Middle-class economics works.
“Our economy has gone from crisis to recovery to now to resurgence—with the longest streak of consecutive job growth ever recorded in the history of this country and more than all other advanced countries combined,” said Joe Biden.
The Vice-President was speaking in a weekly address in the absence of the President who was overseas on business.
Vice-President Biden further said that one has to make sure everyone is part of this resurgence, and there is a need to build on what is known to widen the path to the middle class—access to education.
“Folks, the source of our economic power and middle class strength in the 20th century was the fact that we were among the first major nations in the world to provide twelve years of free education for our citizens,” he stated.
He said that by the end of the decade two out of three of all jobs will require an education beyond high school, from an 18-week certificate to a two-year associate’s degree to a four-year bachelor’s, or a Ph.D.
He posited that people with an associate’s degree earn 25% more than someone who graduated just from high school and those who graduate with a four-year degree make 70% more.
The Vice-President said that today the cost of higher education is beyond the reach of too many Americans. Consequently, too many folks are priced out of a piece of the middle-class dream.
He said both the President and himself have a straightforward plan to remove that barrier and expand the pathway to the middle class—by bringing the cost of community colleges down—down to zero.
“Zero—for anyone willing to work for it and for the institutions that meet certain basic requirements,” he stated.
He noted that their plan is no give-away and students must keep up their grades and stay on track to graduate. In addition, States must contribute funding and hold community colleges accountable for the results. And community colleges must maintain high graduation and job placement rates.
He also argued that community colleges will have to offer courses that are directly transferrable to a four-year degree.
“If two years of community college are free—and credits can transfer to a four-year university—that means the cost of a four-year degree will be cut in half for a lot of working families struggling to send their children to college, qualified children.”
He proffered that under their plan, students from low-income families will be able to keep the benefits that flow from other financial aid, like Pell grants, to cover childcare, housing, transportation—costs that often keep them from attending class and completing a degree in the first place.

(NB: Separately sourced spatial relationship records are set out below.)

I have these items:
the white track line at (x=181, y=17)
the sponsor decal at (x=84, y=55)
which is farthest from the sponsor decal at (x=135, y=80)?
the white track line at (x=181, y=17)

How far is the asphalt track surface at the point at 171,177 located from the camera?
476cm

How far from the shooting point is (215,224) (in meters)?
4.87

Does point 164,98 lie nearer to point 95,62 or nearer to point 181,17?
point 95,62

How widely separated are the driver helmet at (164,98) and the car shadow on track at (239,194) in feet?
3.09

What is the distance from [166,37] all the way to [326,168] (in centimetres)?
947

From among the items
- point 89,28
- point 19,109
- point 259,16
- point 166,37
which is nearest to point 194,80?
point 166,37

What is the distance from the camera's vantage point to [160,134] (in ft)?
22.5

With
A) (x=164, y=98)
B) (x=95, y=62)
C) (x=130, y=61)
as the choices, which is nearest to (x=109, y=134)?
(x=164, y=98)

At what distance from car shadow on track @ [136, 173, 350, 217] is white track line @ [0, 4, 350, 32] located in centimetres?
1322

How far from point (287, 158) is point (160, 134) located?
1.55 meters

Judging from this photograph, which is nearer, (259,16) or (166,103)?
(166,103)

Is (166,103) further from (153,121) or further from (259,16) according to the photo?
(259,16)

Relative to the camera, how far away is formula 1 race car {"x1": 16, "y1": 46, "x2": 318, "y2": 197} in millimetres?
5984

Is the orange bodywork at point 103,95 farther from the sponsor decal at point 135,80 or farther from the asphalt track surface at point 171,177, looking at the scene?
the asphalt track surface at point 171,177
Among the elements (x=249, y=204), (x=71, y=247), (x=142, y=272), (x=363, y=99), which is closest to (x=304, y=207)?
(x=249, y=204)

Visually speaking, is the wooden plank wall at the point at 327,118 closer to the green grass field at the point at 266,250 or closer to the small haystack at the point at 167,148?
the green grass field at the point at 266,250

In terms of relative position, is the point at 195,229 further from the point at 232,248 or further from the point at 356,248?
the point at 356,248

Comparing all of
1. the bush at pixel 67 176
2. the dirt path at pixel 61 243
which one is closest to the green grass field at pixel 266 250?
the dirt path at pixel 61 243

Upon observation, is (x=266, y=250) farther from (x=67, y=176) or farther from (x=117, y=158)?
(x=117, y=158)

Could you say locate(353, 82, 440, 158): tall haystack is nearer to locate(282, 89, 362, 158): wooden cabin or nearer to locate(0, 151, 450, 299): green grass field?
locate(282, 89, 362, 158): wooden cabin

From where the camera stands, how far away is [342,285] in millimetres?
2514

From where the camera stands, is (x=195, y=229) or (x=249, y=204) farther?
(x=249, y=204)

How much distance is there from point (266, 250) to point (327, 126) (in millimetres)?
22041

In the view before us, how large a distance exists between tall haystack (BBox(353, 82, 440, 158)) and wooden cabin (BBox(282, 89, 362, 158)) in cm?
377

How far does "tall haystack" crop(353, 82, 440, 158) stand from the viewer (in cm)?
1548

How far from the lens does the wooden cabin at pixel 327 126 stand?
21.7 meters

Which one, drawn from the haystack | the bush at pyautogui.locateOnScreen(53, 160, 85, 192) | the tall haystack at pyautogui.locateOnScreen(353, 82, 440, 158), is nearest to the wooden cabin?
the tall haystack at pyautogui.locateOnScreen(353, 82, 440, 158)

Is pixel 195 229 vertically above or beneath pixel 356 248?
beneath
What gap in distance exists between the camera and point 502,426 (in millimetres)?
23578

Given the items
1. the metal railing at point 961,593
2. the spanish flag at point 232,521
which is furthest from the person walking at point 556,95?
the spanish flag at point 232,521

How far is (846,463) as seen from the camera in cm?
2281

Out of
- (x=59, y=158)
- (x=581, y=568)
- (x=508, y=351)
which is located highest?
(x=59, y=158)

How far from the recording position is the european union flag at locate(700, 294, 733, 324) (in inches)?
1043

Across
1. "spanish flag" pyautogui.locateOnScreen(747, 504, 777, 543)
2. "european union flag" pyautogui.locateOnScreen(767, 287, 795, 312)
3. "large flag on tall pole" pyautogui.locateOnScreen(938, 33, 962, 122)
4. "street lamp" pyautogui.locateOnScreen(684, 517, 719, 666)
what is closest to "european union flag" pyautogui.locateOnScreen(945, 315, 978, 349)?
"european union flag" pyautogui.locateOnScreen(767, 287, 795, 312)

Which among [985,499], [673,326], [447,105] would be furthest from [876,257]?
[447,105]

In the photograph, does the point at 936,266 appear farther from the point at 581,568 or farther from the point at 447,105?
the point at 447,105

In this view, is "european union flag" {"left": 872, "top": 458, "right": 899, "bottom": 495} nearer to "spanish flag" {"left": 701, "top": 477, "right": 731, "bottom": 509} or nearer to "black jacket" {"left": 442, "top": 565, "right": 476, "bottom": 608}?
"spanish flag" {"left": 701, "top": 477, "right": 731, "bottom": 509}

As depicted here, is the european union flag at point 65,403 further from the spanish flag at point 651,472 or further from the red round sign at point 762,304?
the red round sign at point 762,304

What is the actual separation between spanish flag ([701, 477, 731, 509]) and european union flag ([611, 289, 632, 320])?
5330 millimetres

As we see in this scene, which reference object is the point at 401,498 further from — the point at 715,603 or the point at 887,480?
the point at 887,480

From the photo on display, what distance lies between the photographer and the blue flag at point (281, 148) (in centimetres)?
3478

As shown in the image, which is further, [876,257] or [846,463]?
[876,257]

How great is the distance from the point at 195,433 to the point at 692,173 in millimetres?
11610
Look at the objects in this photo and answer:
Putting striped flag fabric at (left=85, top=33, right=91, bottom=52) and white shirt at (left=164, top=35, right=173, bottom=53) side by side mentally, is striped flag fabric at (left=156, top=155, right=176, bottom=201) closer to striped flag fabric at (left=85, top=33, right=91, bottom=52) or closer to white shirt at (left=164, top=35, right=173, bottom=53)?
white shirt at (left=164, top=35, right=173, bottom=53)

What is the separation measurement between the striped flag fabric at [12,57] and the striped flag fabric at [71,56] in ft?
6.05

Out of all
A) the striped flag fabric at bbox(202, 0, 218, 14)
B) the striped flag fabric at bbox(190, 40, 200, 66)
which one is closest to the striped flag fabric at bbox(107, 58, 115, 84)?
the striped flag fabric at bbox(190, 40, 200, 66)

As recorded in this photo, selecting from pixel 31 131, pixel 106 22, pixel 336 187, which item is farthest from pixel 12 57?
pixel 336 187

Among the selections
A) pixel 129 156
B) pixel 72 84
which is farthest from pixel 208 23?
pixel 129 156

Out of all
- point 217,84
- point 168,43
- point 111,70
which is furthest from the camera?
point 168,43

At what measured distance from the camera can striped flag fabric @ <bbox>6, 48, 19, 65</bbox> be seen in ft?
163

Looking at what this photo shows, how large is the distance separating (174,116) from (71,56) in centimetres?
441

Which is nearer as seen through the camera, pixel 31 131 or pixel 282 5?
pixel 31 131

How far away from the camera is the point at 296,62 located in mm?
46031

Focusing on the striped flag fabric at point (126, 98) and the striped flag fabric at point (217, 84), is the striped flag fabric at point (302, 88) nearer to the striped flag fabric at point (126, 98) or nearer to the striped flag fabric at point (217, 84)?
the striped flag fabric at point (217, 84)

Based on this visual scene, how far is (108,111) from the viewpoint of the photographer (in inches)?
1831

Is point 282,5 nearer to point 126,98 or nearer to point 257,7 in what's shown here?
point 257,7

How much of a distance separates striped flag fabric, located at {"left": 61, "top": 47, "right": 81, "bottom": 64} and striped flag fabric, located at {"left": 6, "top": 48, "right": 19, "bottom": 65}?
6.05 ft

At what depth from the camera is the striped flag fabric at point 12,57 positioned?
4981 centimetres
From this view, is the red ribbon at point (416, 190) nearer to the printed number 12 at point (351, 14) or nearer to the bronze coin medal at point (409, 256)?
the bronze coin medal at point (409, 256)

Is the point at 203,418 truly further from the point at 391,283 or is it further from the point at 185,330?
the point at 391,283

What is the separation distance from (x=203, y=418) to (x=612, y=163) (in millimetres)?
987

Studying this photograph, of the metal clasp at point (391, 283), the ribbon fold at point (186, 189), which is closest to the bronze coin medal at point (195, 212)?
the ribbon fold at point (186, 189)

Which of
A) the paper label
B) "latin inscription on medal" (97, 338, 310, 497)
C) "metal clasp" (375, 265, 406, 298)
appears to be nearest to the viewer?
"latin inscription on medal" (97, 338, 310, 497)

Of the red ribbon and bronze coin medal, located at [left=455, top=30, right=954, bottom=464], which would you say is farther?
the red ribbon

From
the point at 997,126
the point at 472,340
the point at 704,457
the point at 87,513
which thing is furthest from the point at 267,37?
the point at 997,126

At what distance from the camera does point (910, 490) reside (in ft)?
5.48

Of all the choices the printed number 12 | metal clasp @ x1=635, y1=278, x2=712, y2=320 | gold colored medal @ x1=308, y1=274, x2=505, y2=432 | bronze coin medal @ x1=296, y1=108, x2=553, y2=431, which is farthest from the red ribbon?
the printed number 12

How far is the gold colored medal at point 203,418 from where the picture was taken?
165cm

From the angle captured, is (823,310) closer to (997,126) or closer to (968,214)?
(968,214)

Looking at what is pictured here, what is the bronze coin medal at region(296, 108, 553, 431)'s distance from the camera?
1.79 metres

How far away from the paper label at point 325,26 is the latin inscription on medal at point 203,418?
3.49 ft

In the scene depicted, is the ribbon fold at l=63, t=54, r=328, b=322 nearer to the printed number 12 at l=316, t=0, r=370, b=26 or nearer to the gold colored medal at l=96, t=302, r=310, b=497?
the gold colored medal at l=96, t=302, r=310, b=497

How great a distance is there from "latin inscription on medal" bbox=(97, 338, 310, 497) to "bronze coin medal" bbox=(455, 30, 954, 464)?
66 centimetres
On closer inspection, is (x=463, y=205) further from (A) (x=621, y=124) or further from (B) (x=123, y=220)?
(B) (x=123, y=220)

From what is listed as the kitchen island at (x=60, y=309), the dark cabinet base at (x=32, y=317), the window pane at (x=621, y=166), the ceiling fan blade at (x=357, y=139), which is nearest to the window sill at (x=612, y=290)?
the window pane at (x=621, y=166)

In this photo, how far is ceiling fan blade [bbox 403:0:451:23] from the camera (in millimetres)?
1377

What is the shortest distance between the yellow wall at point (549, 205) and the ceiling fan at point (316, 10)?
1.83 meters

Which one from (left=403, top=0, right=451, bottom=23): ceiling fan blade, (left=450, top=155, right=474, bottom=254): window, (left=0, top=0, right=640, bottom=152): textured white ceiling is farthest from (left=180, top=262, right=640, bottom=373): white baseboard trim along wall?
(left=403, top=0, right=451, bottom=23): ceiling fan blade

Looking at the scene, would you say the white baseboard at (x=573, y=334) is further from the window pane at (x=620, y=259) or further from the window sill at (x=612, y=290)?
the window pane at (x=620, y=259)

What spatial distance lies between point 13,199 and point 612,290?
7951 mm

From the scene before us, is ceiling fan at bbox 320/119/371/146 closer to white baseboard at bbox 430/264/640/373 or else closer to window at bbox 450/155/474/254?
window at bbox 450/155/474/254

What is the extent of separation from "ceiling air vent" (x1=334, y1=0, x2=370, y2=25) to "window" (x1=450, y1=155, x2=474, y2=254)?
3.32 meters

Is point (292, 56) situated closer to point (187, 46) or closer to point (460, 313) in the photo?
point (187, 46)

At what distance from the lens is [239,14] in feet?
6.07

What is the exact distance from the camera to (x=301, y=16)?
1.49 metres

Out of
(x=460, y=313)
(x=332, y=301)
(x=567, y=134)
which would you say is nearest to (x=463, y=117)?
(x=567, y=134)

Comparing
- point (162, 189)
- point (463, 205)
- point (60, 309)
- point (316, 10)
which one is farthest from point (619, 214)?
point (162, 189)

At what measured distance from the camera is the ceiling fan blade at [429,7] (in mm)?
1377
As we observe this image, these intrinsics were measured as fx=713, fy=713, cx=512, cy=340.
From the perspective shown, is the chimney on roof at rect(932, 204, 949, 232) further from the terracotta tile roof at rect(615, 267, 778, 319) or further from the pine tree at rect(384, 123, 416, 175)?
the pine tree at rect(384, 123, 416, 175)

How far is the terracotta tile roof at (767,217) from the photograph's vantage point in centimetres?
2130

He also pointed out that not every good-paying job will require a two-year or four-year degree. He said all that some jobs require is a training certificate that can be earned in just a few months.
For example, he said an 18-week coding boot camp—with no previous experience in computers can result in one making up to $70,000 a year.
He added that there are other jobs in fields like advanced manufacturing and energy that pay $40,000, $50,000, $60,000 a year.
“It’s a simple fact that community colleges are the most flexible educational institutions we have. I’ve traveled all over this country, from New York to Iowa to California, to see how community colleges create partnerships with Fortune 500 companies and local businesses to generate jobs; support apprenticeships with organized labor, and prepare hardworking students for good-paying jobs in the areas in which they live,” noted the Vice-President.
He added that making community colleges free is not only good for workers but also for companies as well as the economy.